Bug 65021
Summary: | xhci: complete USB freeze | ||
---|---|---|---|
Product: | Drivers | Reporter: | dezifit |
Component: | USB | Assignee: | XHCI bugs virtual user (xhci) |
Status: | NEW --- | ||
Severity: | normal | CC: | alan, baolu.lu, bugzilla, dan.j.williams, keerthi, mathias.nyman, olli.salonen, robin, szg00000, xhci |
Priority: | P1 | ||
Hardware: | i386 | ||
OS: | Linux | ||
URL: | https://bugzilla.kernel.org/show_bug.cgi?id=62911 | ||
Kernel Version: | up to 3.12.8 | Subsystem: | |
Regression: | No | Bisected commit-id: | |
Attachments: |
lspci -vvvv
lsusb -vvvv extract of dying xhci host dmesg with enabled xHCI debugging debug journalctl output of second vlc starting up simpler journal output for 2x(vlc+pctv290e) journalctl output with patched 3.18 kernel debug patch for command ring status journalctl output with patch from 20141127 Output of branch "for-usb-next-test" |
Description
dezifit
2013-11-15 00:38:11 UTC
Created attachment 114781 [details]
lspci -vvvv
Created attachment 114791 [details]
lsusb -vvvv
Created attachment 114801 [details]
extract of dying xhci host
Please send this to the linux-usb@vger.kernel.org mailing list. Update: kernel 3.2 didn't cause this issue as XHCI was experimental until 3.7 and therefore simply not in the tested configuration (ubuntu 12.04.1 stock). The bug is 100% reproducible and occurs only on audio access (video is working even with xhci). Bios update to recent RLH8710H.86A.0323.2013.1204.1726 didn't help. Please test with 3.13, with CONFIG_USB_DEBUG=y. Run this command as root to enable xHCI debugging: echo -n 'module xhci_hcd =p' > /sys/kernel/debug/dynamic_debug/control Then start capturing dmesg, trigger the bug, and send me the resulting dmesg. I need to see a lot more of what happened to the xHCI driver before the host died to figure out what went wrong. Created attachment 124701 [details]
dmesg with enabled xHCI debugging
Attached USB debug log was created with 3.13.1, hope that's OK and contains the informations you need.
Yes, that's what I was looking for. Nothing immediately wrong jumps out at me, unfortunately. I might need you to apply some debugging patches later, once I form some hypothesis as to what's going wrong. I'd like to ask if there's been any progress on this bug? I have essentially the same kind of issue see https://bbs.archlinux.org/viewtopic.php?id=190000 with a shutdown of usb caused by something in xhci. I'm willing to assist in getting more information if that's required. My kernel is 3.17.3-1-ARCH #1 SMP PREEMPT Fri Nov 14 23:13:48 CET 2014 x86_64 GNU/Linux. Is it worth me trying the same kind of build as in comment 6? While dealing with halted endpoints in xhci I noticed that there could be issues with how we stop endpoints and cancel URBs as well.

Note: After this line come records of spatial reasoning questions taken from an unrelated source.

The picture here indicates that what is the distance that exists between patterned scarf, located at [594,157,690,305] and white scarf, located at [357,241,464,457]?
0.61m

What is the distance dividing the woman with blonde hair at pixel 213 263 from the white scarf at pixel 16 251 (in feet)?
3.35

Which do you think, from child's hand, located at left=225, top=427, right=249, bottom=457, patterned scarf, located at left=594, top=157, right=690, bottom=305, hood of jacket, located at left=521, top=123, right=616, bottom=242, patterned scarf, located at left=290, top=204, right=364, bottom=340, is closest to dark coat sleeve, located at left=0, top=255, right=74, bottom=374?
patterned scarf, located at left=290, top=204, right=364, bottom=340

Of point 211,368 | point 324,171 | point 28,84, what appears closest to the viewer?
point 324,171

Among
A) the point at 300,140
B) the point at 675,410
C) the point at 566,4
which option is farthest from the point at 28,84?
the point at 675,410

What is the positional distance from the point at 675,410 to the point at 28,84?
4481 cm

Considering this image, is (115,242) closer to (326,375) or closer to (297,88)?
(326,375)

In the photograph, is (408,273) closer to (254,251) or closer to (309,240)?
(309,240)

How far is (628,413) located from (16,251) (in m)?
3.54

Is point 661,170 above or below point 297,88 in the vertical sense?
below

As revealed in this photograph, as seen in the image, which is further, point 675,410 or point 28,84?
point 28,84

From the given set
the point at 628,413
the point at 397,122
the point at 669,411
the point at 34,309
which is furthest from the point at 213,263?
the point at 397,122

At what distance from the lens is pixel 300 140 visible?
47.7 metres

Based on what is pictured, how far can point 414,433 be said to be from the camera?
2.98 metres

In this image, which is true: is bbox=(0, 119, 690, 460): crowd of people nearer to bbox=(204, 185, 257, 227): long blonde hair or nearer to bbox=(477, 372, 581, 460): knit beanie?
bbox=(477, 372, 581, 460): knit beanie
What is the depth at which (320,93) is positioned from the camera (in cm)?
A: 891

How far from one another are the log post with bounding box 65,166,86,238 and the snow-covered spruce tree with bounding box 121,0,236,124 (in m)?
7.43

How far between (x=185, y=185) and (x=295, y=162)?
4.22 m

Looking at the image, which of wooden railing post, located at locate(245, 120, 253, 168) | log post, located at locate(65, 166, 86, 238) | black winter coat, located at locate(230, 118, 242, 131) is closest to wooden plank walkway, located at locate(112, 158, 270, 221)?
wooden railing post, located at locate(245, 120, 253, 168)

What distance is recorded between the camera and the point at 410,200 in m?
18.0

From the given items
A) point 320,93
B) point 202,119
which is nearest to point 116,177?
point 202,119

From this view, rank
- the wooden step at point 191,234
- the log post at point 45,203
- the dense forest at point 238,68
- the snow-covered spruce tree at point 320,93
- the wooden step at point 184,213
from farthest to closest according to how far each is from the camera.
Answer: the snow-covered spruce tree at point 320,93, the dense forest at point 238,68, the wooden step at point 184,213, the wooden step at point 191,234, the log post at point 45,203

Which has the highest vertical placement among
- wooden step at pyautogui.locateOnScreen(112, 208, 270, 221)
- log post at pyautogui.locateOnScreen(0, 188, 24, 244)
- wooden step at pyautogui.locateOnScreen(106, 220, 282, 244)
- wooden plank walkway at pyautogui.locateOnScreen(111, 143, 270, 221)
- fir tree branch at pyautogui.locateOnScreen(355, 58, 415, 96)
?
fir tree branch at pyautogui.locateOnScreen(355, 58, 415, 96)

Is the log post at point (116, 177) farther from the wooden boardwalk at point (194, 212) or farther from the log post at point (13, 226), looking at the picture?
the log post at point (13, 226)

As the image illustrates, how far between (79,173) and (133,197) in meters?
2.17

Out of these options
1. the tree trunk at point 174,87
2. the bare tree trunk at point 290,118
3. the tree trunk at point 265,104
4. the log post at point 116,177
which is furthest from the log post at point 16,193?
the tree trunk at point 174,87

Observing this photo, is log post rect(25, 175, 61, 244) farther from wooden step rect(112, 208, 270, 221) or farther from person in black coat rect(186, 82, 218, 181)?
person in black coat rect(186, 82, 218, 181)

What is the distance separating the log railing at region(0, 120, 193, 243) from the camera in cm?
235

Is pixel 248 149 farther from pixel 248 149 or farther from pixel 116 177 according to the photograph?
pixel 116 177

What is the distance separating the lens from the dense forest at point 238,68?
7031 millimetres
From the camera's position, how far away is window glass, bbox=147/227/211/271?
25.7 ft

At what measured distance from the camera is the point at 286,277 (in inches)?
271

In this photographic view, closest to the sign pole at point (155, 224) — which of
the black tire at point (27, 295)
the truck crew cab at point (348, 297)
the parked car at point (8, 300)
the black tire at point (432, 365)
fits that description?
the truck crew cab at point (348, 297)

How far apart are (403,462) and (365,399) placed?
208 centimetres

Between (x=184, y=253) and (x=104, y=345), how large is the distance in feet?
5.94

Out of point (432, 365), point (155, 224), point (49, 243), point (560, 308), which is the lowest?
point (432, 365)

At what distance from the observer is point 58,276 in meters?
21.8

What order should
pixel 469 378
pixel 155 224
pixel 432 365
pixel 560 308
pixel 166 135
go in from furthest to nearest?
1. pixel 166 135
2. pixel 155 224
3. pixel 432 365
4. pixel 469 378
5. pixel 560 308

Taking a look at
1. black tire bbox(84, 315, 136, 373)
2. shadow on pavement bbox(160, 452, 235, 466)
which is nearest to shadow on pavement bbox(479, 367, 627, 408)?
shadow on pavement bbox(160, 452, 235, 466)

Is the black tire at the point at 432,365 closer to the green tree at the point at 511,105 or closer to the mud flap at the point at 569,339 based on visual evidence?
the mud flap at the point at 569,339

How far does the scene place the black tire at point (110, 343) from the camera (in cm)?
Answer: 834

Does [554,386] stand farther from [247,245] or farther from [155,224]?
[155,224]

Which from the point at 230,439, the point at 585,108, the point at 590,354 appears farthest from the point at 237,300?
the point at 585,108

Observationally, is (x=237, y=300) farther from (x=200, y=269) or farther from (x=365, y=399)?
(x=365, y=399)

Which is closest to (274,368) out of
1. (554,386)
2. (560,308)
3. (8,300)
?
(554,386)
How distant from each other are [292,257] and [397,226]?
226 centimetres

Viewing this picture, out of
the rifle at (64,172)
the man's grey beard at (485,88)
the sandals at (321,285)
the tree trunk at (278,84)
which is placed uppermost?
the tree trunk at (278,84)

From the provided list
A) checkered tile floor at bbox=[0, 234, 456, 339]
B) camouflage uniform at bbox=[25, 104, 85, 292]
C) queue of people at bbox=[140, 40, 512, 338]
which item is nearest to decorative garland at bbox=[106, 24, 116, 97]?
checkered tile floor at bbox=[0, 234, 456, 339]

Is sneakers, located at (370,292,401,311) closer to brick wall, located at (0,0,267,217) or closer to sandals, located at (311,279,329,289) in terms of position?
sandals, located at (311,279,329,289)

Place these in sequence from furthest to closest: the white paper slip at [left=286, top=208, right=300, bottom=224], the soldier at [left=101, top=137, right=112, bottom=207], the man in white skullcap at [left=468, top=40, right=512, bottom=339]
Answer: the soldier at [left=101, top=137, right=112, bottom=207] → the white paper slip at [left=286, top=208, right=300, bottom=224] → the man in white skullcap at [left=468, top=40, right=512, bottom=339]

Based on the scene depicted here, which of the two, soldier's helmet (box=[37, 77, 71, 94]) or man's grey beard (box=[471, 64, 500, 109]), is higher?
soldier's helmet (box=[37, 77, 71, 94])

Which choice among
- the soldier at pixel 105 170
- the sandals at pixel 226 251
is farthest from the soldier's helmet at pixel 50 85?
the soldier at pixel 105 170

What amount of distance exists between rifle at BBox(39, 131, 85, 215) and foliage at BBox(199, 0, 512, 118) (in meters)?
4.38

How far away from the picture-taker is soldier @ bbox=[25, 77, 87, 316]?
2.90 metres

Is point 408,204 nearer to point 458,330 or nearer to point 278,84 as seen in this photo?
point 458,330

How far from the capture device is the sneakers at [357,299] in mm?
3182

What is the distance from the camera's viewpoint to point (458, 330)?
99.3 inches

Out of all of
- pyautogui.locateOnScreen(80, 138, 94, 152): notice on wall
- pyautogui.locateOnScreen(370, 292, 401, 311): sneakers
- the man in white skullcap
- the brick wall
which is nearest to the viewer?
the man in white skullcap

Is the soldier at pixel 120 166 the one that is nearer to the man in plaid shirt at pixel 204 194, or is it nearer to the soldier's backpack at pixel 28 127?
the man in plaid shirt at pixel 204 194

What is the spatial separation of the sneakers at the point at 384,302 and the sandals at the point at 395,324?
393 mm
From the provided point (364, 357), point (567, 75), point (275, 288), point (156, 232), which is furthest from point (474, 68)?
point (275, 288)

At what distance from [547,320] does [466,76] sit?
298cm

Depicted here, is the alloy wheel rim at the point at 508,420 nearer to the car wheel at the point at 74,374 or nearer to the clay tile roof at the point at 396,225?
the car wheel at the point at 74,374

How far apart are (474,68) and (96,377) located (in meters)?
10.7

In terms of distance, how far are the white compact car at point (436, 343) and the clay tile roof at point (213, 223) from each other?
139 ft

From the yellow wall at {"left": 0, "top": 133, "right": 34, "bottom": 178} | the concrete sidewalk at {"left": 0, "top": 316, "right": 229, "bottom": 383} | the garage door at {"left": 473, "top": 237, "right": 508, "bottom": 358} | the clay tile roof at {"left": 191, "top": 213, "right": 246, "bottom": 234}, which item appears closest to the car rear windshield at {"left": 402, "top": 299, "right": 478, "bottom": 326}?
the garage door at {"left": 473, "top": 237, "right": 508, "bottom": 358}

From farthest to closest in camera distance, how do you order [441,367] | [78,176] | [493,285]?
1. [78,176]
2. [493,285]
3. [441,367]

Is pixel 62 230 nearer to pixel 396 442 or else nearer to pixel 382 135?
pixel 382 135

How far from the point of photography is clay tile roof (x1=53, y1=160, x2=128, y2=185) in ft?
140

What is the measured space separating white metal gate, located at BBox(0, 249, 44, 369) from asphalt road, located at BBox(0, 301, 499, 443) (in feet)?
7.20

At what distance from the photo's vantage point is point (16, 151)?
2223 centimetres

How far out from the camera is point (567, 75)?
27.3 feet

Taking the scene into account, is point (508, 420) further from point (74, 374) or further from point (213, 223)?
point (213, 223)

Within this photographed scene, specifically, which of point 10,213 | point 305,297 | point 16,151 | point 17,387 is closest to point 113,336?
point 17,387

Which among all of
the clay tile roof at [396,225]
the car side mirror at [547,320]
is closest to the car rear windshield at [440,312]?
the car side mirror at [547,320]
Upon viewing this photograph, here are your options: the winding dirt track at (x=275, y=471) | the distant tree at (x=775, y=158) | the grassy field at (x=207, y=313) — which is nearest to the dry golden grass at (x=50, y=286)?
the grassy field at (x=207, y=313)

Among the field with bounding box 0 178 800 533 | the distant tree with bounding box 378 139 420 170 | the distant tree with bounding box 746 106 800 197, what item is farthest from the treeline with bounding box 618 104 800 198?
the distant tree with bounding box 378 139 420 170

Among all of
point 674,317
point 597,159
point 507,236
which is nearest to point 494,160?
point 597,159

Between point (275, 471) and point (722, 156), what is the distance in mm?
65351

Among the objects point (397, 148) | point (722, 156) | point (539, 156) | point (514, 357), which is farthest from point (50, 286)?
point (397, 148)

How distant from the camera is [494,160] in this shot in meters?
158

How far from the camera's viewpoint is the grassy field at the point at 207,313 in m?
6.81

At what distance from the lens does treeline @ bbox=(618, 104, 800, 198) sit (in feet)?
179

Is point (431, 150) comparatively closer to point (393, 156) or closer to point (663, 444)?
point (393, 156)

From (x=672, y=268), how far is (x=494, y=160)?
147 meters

If I make an additional debug patch could you apply it and run it with the xhci debugging enabled as in comment 6? I am willing to try this, but when I looked at the drivers/usb/host files I do not see the debug flag mentioned in comment 6 (CONFIG_USB_DEBUG) nor is it in the .config prepared by the Arch pkgbuild. There are other flags with debug and usb in their names eg CONFIG_DVB_USB_DEBUG, but I would need advice on which debugs to turn on. Ah, yes, the CONFIG_USB_DEBUG was for older kernels. With later kernels you only need to check that dynamic debug is enabled: CONFIG_DYNAMIC_DEBUG=y check if debugfs is mounted, if not then run: mount -t debugfs none /sys/kernel/debug And to enable xhci debugging do: echo -n 'module xhci_hcd =p' > /sys/kernel/debug/dynamic_debug/control many distos have the dynamic debug enabled and debugfs mounted automatically so you only need to echo to the dymanic_debug/control file. OK I have checked and it seems the stock arch linux kernel has CONFIG_DYNAMIC_DEBUG set so I don't need a recompile. I will carry out the comment 6 type process when I get home. I'll post the dmesg output here tonight. Created attachment 158441 [details]
debug journalctl output of second vlc starting up
this the journalctl output of the boot when I start a second pctv 290e device with vlc after doing
sudo su
echo -n 'module xhci_hcd =p' > /sys/kernel/debug/dynamic_debug/control
my kernel
Linux minikat 3.17.3-1-ARCH #1 SMP PREEMPT Fri Nov 14 23:13:48 CET 2014 x86_64 GNU/Linux
Created attachment 158471 [details]
simpler journal output for 2x(vlc+pctv290e)
I ran this script immediately after a fresh boot
$ cat bin/debugger.sh
logger "=========================== turning on xhci_hcd debug"
sudo sh -c "echo -n 'module xhci_hcd =p' > /sys/kernel/debug/dynamic_debug/control"
logger "=========================== starting VLC on adapter 0"
vlc --dvb-adapter=0 ~/.config/channels.xspf &
sleep 30
logger "=========================== starting VLC on adapter 1"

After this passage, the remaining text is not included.